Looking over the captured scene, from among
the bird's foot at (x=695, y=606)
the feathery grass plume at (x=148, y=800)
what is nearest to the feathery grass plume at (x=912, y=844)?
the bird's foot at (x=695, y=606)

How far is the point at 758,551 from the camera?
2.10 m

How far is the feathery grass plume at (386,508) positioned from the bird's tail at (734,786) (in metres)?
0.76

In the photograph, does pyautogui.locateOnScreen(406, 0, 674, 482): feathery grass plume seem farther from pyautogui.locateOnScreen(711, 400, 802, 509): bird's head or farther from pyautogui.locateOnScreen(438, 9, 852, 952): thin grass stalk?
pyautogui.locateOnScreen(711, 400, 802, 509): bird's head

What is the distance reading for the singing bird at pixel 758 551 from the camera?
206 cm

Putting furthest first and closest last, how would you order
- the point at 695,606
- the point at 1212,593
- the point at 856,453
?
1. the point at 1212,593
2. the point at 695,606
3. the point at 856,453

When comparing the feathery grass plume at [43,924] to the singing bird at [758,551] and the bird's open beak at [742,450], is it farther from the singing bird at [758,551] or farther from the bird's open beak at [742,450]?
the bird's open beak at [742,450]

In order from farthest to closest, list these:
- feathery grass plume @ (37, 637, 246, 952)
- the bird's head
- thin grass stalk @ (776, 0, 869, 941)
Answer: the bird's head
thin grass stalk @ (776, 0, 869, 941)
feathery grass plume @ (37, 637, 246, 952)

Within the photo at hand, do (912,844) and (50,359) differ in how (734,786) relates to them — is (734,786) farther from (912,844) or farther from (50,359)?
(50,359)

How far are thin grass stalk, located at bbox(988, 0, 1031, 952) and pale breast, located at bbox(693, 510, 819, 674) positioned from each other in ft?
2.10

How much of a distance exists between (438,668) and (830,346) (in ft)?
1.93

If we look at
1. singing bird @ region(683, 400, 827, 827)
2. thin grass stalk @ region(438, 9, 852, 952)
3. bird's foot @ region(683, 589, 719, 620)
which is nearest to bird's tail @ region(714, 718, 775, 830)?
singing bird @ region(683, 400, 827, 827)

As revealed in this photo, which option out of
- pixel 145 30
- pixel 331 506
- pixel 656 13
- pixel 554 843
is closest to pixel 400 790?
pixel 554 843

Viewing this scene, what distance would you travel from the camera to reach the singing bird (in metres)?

-=-=-

▶ Exercise:
Write out every line of the material above as a JSON list of strings, with one string per line and blank lines left out.

▶ The answer:
[
  "Looking over the captured scene, from among",
  "the bird's foot at (x=695, y=606)",
  "the feathery grass plume at (x=148, y=800)",
  "what is nearest to the feathery grass plume at (x=912, y=844)?",
  "the bird's foot at (x=695, y=606)",
  "How far is the point at 758,551 from the camera?",
  "2.10 m",
  "How far is the feathery grass plume at (386,508) positioned from the bird's tail at (734,786) (in metres)?",
  "0.76",
  "In the photograph, does pyautogui.locateOnScreen(406, 0, 674, 482): feathery grass plume seem farther from pyautogui.locateOnScreen(711, 400, 802, 509): bird's head or farther from pyautogui.locateOnScreen(438, 9, 852, 952): thin grass stalk?",
  "pyautogui.locateOnScreen(711, 400, 802, 509): bird's head",
  "What is the distance reading for the singing bird at pixel 758 551 from the camera?",
  "206 cm",
  "Putting furthest first and closest last, how would you order",
  "- the point at 695,606",
  "- the point at 1212,593",
  "- the point at 856,453",
  "?",
  "1. the point at 1212,593",
  "2. the point at 695,606",
  "3. the point at 856,453",
  "When comparing the feathery grass plume at [43,924] to the singing bird at [758,551] and the bird's open beak at [742,450], is it farther from the singing bird at [758,551] or farther from the bird's open beak at [742,450]?",
  "the bird's open beak at [742,450]",
  "In order from farthest to closest, list these:",
  "- feathery grass plume @ (37, 637, 246, 952)",
  "- the bird's head",
  "- thin grass stalk @ (776, 0, 869, 941)",
  "Answer: the bird's head",
  "thin grass stalk @ (776, 0, 869, 941)",
  "feathery grass plume @ (37, 637, 246, 952)",
  "Within the photo at hand, do (912,844) and (50,359) differ in how (734,786) relates to them — is (734,786) farther from (912,844) or farther from (50,359)?",
  "(50,359)",
  "How far are thin grass stalk, located at bbox(988, 0, 1031, 952) and pale breast, located at bbox(693, 510, 819, 674) positioned from each other in ft?",
  "2.10",
  "How much of a distance exists between (438,668) and (830,346) (in ft)?",
  "1.93",
  "If we look at",
  "1. singing bird @ region(683, 400, 827, 827)",
  "2. thin grass stalk @ region(438, 9, 852, 952)",
  "3. bird's foot @ region(683, 589, 719, 620)",
  "which is nearest to bird's tail @ region(714, 718, 775, 830)?",
  "singing bird @ region(683, 400, 827, 827)",
  "As revealed in this photo, which option out of",
  "- pixel 145 30",
  "- pixel 331 506",
  "- pixel 656 13",
  "- pixel 554 843",
  "is closest to pixel 400 790?",
  "pixel 554 843",
  "Viewing this scene, what distance would you travel from the camera to reach the singing bird (in metres)?"
]